Antidepressiva in der Schwangerschaft: verschiedene Länder, verschiedene Ansichten

Die Einnahme von Medikamenten in der Schwangerschaft ist ein heikles Thema, da sich die Substanzen auch auf den Fötus auswirken können.
Antidepressiva in der Schwangerschaft: verschiedene Länder, verschiedene Ansichten
Cristina Roda Rivera

Geschrieben und geprüft von der Psychologin Cristina Roda Rivera.

Letzte Aktualisierung: 01. Mai 2023

Verschiedene Länder haben unterschiedliche Richtlinien für Antidepressiva in der Schwangerschaft. Obwohl die Symptome der Schwangerschaftsdepression in allen Ländern gleich sind, gibt es bemerkenswerte Unterschiede bei den vorgeschlagenen Maßnahmen.

Die postpartale Depression hat in den letzten Jahren an Sichtbarkeit gewonnen, eine Depression kann aber auch schon vor oder während der Schwangerschaft aufgetreten sein. Der Begriff perinatale Depression umfasst Depressionen während der Schwangerschaft und innerhalb eines Jahres nach der Geburt.

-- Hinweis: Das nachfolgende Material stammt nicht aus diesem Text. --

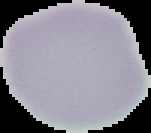 Malaria status: uninfected. From a thin blood smear. Segmented cell region on a black background. Image is 151×133 pixels.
Comment on the morphology of the erythrocytes.
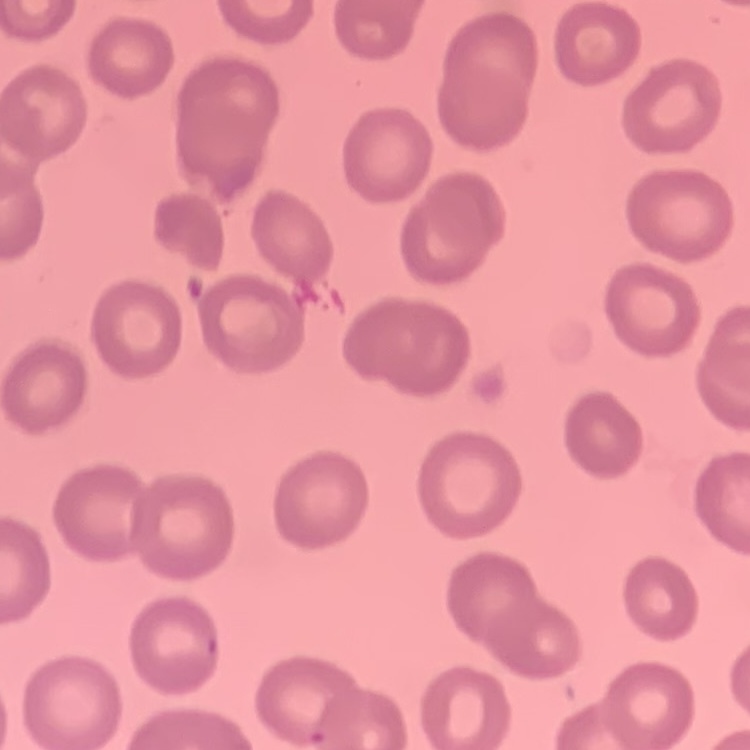
They show no rouleaux formation.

Die neuen Forschungsergebnisse zeigen, dass es in den verschiedenen europäischen Ländern unterschiedliche Muster für perinatale Depressionen und den Einsatz von Medikamenten gibt. Es gibt sogar einige Länder, die überhaupt keine Richtlinien haben. Schauen wir uns die wichtigsten Unterschiede in verschiedenen Ländern an.

Antidepressiva in der Schwangerschaft: Zu berücksichtigende Aspekte

Eine peripartale oder perinatale Depression betrifft etwa eine von acht Frauen. Die Störung hält oft während der gesamten Peripartalperiode an, und bis zu 47 % der Frauen mit postpartaler Depression haben bereits eine pränatale Episode erlebt.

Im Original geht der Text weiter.